要件 = 次のすべての行を、一字も変えずにそのまま書き出してください。
---- 保存データ
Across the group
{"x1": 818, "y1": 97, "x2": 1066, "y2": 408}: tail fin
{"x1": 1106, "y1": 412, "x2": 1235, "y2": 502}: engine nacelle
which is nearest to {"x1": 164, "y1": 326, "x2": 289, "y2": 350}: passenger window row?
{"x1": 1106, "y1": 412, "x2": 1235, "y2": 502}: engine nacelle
--------
出力結果 =
Across the group
{"x1": 818, "y1": 97, "x2": 1066, "y2": 408}: tail fin
{"x1": 1106, "y1": 412, "x2": 1235, "y2": 502}: engine nacelle
which is nearest to {"x1": 164, "y1": 326, "x2": 289, "y2": 350}: passenger window row?
{"x1": 1106, "y1": 412, "x2": 1235, "y2": 502}: engine nacelle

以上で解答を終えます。